As climate change and population growth intensify the demand for freshwater, scientists are exploring new solutions.
Desalination, the process of removing salt from seawater, is emerging as a promising way to meet this need.
However, current desalination methods produce large amounts of brine—a salty waste product that harms the environment and is costly to dispose of.
In fact, around 141.5 million cubic meters of brine are discharged from desalination plants every day.
To address this challenge, a research team led by Associate Professor Masatoshi Kondo from the Institute of Science Tokyo in Japan has developed a groundbreaking approach.
Their new method uses liquid metal tin to purify water and recover valuable metals from desalination brine.

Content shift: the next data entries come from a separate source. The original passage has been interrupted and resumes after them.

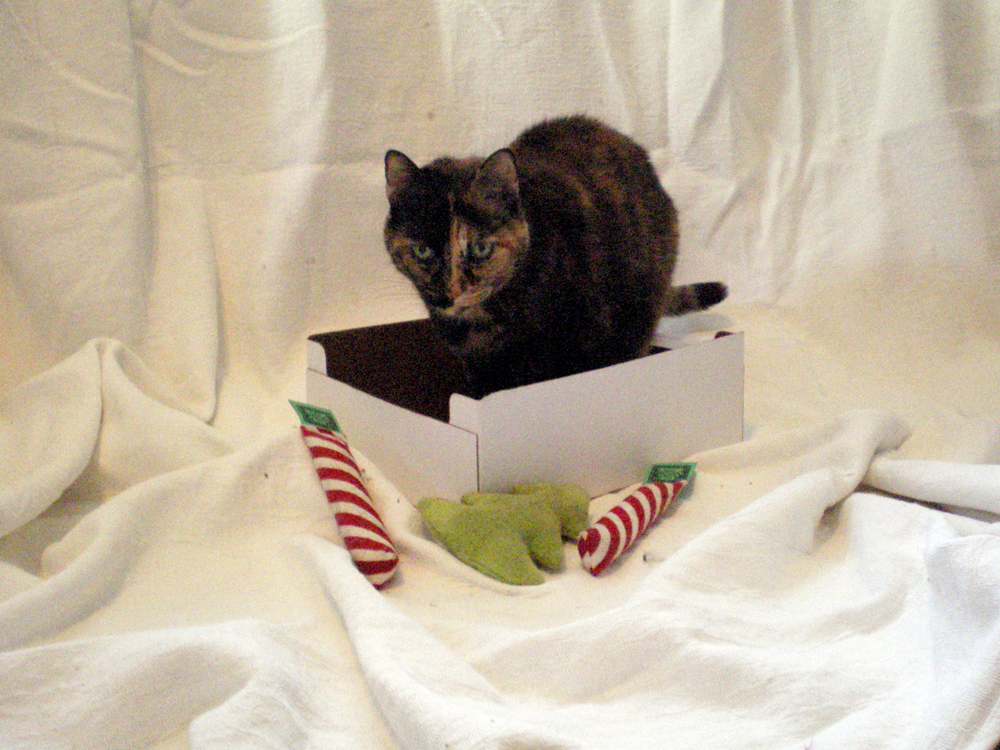 tortoiseshell cat in box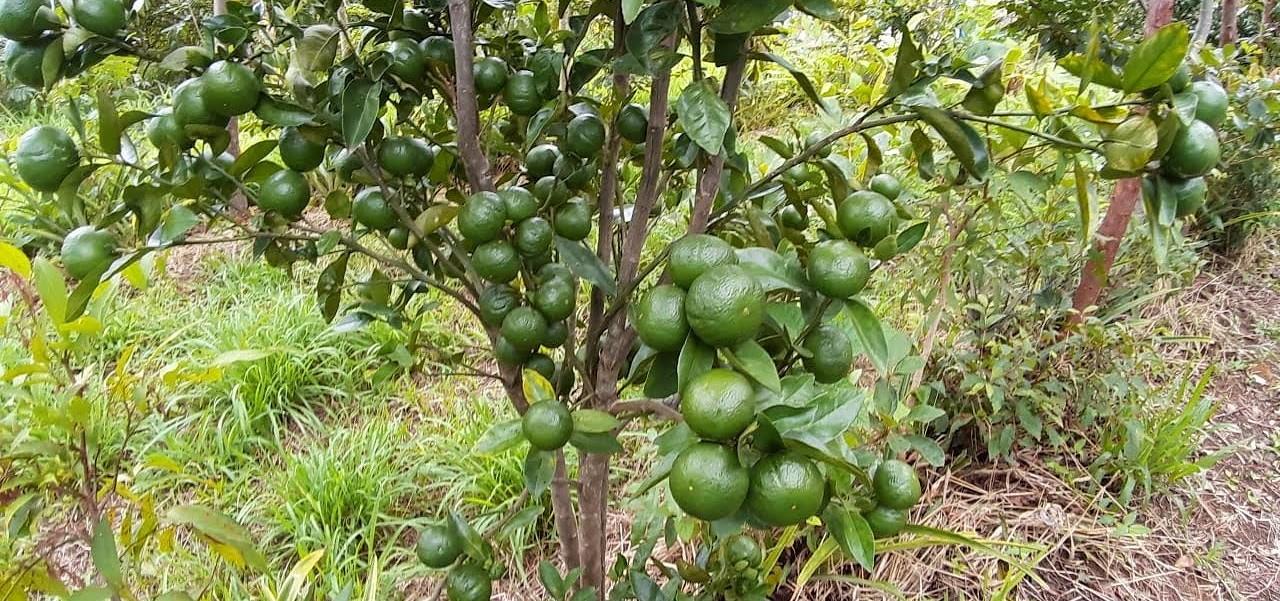 Como manejar um pomar agroflorestal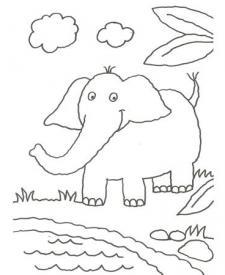 Dibujo de un elefante en la selva para colorear con niños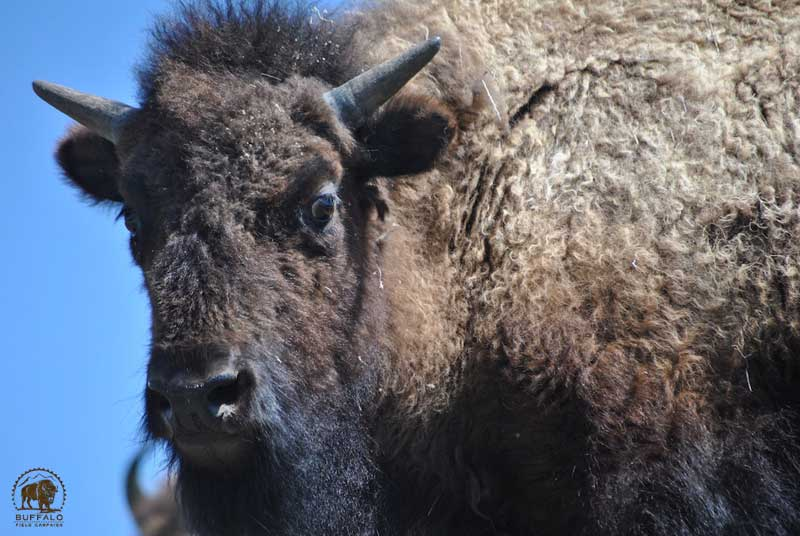 Yellowstone Bison Yearling
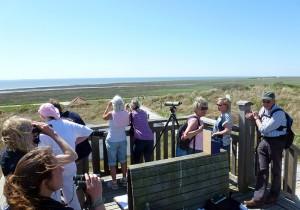 Zahlreiche Vogelinteressierte trafen sich im Inselosten zum Weltzugvogeltag © NLP-Hau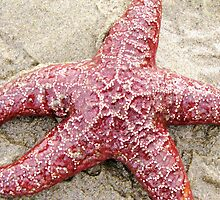 Live StarFish Find....Neptune Beach, outside Yachats, Ore by trueblvr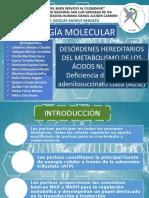1. Biologia Molecular. Desordenes Hereditarios Del Metabolismo de Los Acidos Nucleicos . Profe Munive Bendezu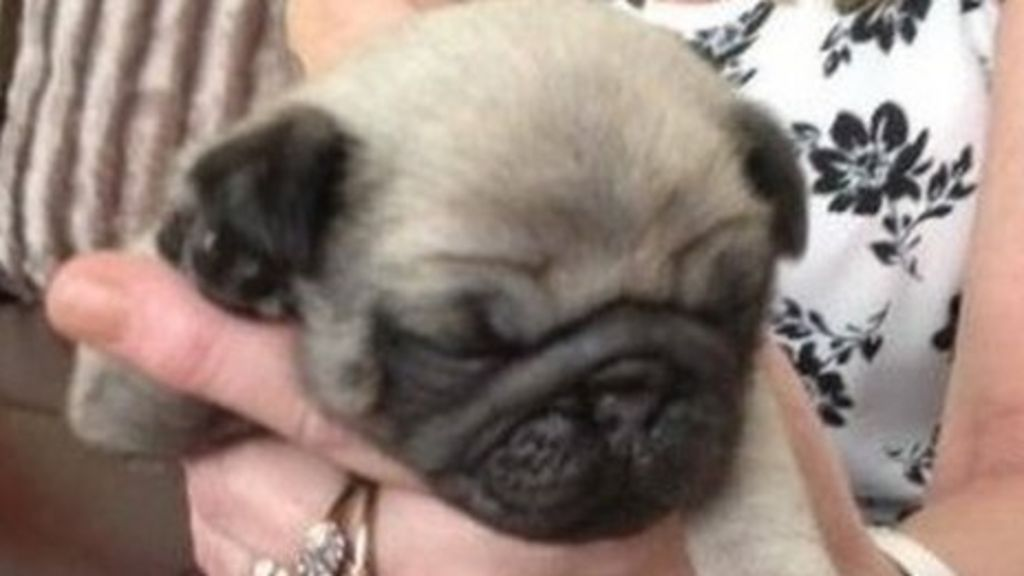 Pug Puppy Snatched In Violent Nottingham Raid At Terminally Ill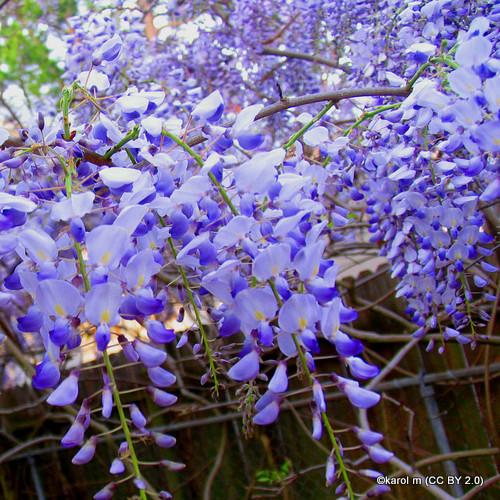wisteria-blue-moon-sim-pic-karol-m-cc-by-2.0-.jpg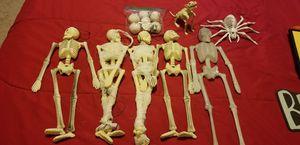 Skeletons for Sale in Hampton, VA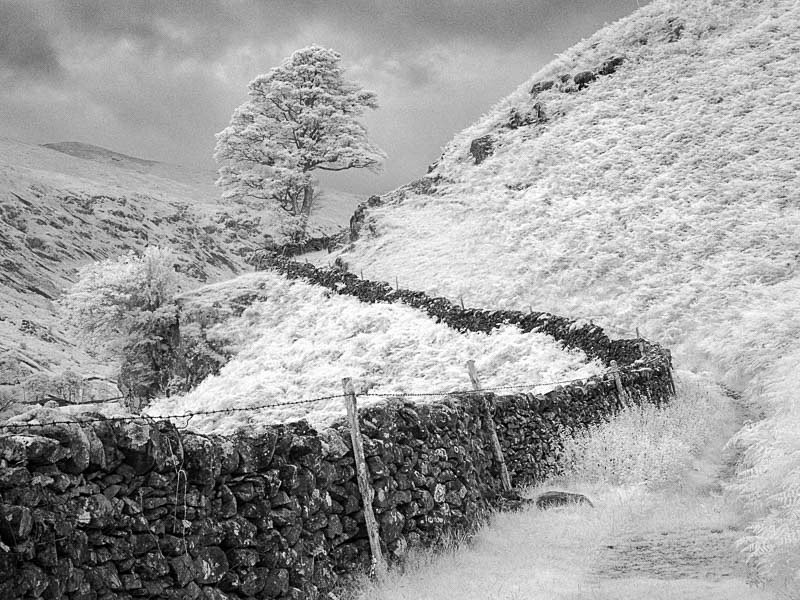 Lake District Path - Infrared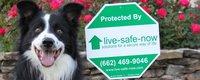 Website for Live-Safe-Now, LLC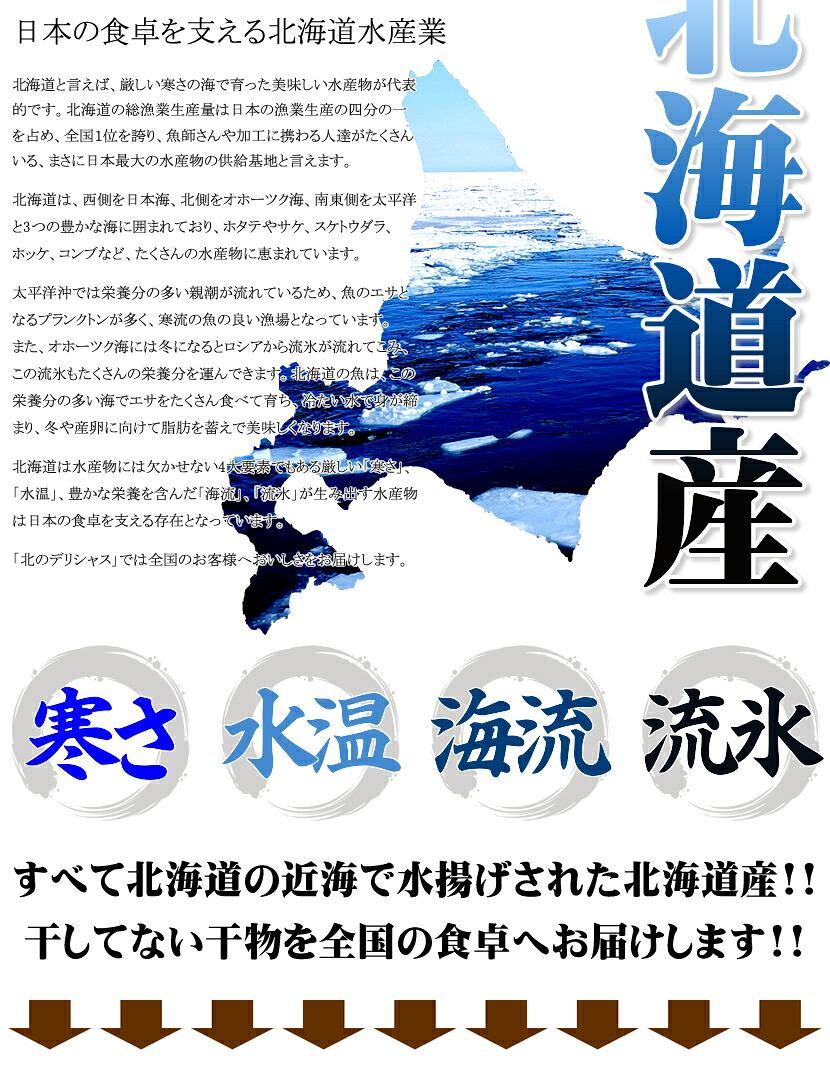 北海道産 干物セット ピチピチ造り ふじと屋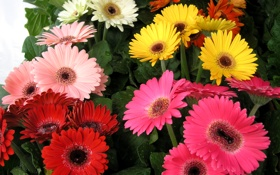 Картинка фото, Цветы, Герберы, Крупным планом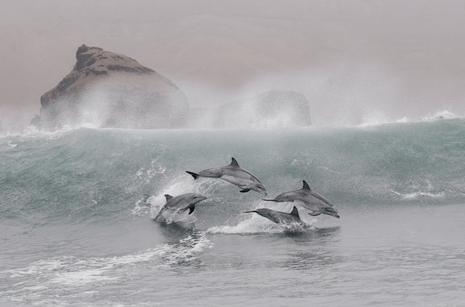 Dolphins in wave-South America.jpg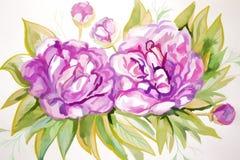 Буш красивых розовых пионов Стоковое Фото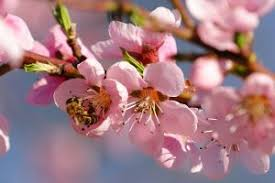 cherry flowers wallpapers cherry flower blossom hd wallpaper hd wallpapers wallpapers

The findings were recently published in Water Reuse.
The team’s innovative technology works by spraying brine onto the surface of liquid tin heated to 300°C.
When the brine touches the hot metal, freshwater instantly evaporates and is collected as distilled water. Meanwhile, important minerals such as sodium, magnesium, calcium, and potassium are left behind in the tin. This not only purifies water but also turns waste into a resource.
Dr. Kondo explains that this process can be powered by concentrated solar energy, making it both energy-efficient and sustainable.
Unlike traditional desalination methods, which require large amounts of electricity, this new technology relies mostly on heat. This makes it cheaper and more eco-friendly, opening up possibilities for large-scale desalination without the environmental downsides.
The researchers also developed a method for separating the metals after they are absorbed by the liquid tin.
As the tin cools slowly, different metals solidify at different temperatures. Potassium is recovered first, followed by sodium, calcium, and finally magnesium. This step-by-step process allows for targeted recovery of each mineral, adding economic value to what was previously just waste.
One of the most exciting aspects of this technology is its versatility. Dr. Kondo notes that it can also purify groundwater contaminated with arsenic—a major problem in countries like Bangladesh, India, and Vietnam. This means the same method could be used to solve multiple water challenges across the globe.
This innovative use of liquid metal tin could transform desalination and groundwater treatment, turning environmental problems into valuable opportunities.
With its sustainable energy requirements and minimal waste production, this method could help communities around the world access clean water while also recovering important minerals from seawater.